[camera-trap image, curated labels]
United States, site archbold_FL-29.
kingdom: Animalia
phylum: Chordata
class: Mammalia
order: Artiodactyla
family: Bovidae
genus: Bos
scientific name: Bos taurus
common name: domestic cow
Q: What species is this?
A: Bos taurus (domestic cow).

◆ ◆ ◆

#### Work instructions
Give back each record, exactly as it reads.

#### Exercise solution
[camera-trap image, curated labels]
United States, site archbold_FL-29.
kingdom: Animalia
phylum: Chordata
class: Mammalia
order: Artiodactyla
family: Bovidae
genus: Bos
scientific name: Bos taurus
common name: domestic cow
Q: What species is this?
A: Bos taurus (domestic cow).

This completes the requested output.